(PROMPT): Copy the stretch of the material from the line containing "Which choice from" through the end, keeping every line as it is.

::: RECORDS FOR THIS TASK

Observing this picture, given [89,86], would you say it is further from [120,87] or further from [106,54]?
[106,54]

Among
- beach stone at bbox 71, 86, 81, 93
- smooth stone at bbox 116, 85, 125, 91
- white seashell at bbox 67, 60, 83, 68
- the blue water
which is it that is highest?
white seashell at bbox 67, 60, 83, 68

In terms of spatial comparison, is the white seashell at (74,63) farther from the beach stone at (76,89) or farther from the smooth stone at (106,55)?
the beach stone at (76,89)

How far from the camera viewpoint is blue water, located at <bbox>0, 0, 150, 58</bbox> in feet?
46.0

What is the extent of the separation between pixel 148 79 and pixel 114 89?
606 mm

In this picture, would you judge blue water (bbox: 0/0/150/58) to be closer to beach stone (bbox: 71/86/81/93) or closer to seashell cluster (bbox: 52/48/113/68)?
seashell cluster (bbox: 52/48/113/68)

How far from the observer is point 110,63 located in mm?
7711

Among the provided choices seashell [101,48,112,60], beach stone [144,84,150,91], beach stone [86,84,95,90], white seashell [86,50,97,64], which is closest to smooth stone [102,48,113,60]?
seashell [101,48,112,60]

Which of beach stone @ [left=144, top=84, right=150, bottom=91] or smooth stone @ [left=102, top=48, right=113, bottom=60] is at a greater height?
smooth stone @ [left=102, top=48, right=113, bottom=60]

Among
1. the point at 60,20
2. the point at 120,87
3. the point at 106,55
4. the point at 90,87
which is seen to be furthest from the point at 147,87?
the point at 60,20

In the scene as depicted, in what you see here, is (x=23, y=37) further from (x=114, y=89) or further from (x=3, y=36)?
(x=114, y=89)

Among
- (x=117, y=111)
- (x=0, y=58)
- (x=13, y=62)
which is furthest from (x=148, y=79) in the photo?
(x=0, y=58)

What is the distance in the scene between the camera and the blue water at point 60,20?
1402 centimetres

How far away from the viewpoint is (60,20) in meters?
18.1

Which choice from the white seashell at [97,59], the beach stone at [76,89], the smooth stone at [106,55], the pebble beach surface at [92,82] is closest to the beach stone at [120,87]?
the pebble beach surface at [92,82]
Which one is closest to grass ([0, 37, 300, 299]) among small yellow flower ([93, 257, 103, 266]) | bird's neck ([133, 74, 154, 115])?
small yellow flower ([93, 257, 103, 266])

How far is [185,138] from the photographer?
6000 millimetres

::::::

(SOLUTION FOR THIS EXERCISE):
Which choice from the white seashell at [97,59], the beach stone at [76,89], the smooth stone at [106,55], the pebble beach surface at [92,82] is closest to the beach stone at [120,87]?
the pebble beach surface at [92,82]
Which one is closest to grass ([0, 37, 300, 299]) among small yellow flower ([93, 257, 103, 266]) | bird's neck ([133, 74, 154, 115])?
small yellow flower ([93, 257, 103, 266])

How far is [185,138] from the photographer?
6000 millimetres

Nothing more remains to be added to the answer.